Ensuite, chaque mécanisme est régressé en
fonction des autres mécanismes et en fonction de Q pour mettre en valeur
l'endogeneité. Il s'agit en fait d'estimer chaque équation du
système par MCO pour examiner les déterminants de chaque
décision à prendre par la firme et pour mettre en évidence
l'effet potentiel de la substitution et de l'endogeneité.
Enfin, on estime notre système de huit équations
simultanées, tenant compte de l'endogeneité, par la
méthode de triple moindre carré (3 SLS). Notre système
inclut 16 variables exogènes et 8 variables endogènes.
L'estimation à l'aide de la méthode 3SLS se justifie par le fait
que toutes les équations de notre système sont sur -
identifiées.
2. Résultats empiriques :
A. Les déterminants de la valeur en absence
d'endogeneité :
Les régressions par la méthode MCO de Q de Tobin
en fonction de chaque mécanisme de contrôle pris individuellement
avec les variables exogènes incluses dans la dernière
équation du système font ressortir un impact
significativement négatif du risque sur le Q de Tobin. Le risque fait
fuir les investisseurs quant à l'achat des actions d'une firme ce qui
fait diminuer son prix. Les variables dette, dividende et taille du conseil
d'administration sont sans effets significatifs sur la valeur
Hypothèse de convergence des intérêts
et d'enracinement :
La régression en fonction de la propriété
des managers, son carré et son cube pour tester l'hypothèse
d'Alberto et al. (2002)montre que la valeur de la firme commence par augmenter,
puis baisse et finalement continue à augmenter avec l'augmentation de la
propriété managériale. L'inclusion du terme au
carré et du terme au cube à améliorer la qualité
d'ajustement. De plus le coefficient de PMG gagne en significativité.

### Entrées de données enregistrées
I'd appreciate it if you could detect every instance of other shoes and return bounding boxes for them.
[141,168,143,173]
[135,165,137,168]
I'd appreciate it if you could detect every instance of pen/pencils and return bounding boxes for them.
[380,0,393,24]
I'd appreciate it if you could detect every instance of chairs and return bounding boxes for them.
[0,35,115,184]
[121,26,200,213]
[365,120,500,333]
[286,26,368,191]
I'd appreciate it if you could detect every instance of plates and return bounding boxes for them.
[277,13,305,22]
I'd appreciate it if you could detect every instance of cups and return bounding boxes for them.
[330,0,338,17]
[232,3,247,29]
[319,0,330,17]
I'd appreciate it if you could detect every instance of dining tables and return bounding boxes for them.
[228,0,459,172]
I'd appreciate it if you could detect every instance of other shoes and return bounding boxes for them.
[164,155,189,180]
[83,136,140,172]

### Consignes
A – Répondez à ces questions sur l'extrait consacré à la valeur de la firme :
(i) Combien de variables exogènes et de variables endogènes le système comprend-il ?
(ii) Selon les régressions par MCO, quel impact le risque a-t-il sur le Q de Tobin ?
(iii) Quelles variables n'ont pas d'effet significatif sur la valeur ?
B – Poursuivez l'extrait consacré à la valeur de la firme après sa dernière phrase.
Les entrées n'ont aucun lien avec l'extrait.

### Réponses par consigne
A –
(i) 16 variables exogènes et 8 variables endogènes.
(ii) Un impact significativement négatif.
(iii) La dette, le dividende et la taille du conseil d'administration.

B –
Hypothèse de contrôle et
d'expropriation :
Pour tester l'hypothèse d'une relation curviligne entre
la valeur et la concentration de la propriété, on régresse
Q de Tobin en fonction de la propriété des majoritaires et son
carré à côté des variables exogènes, cette
hypothèse de relation curviligne entre Q et PMAJ est rejetée.
B. Les déterminants de la valeur en
considérant l'endogeneité :
Prenant en considération l'interdépendance entre
les mécanismes et avec le Q de Tobin(la régression de Q en
fonction des différents mécanismes de contrôle par la
méthode de 3 SLS), La taille du conseil d'administration reste toujours
sans effet sur la valeur de la firme. Ce résultat peut être
justifié par un choix optimal des firmes de la taille du conseil
d'administration( Yermack,1996). Mais bien qu'il ne soit pas significatif, le
signe négatif du coefficient de TCA supporte l'hypothèse de
Jensen (1993), un large conseil peut être moins efficace qu'un petit
conseil, et les résultats de Yermack (1996) quant à la relation
inverse entre la taille du conseil et la valeur de la firme mesurée par
le Q de Tobin.
Le dividende et la propriété institutionnelle
gagnent en significativité. Les coefficients des variables
propriété managériale, dette et risque gardent leurs
significativités même en considération de
l'endogéneité.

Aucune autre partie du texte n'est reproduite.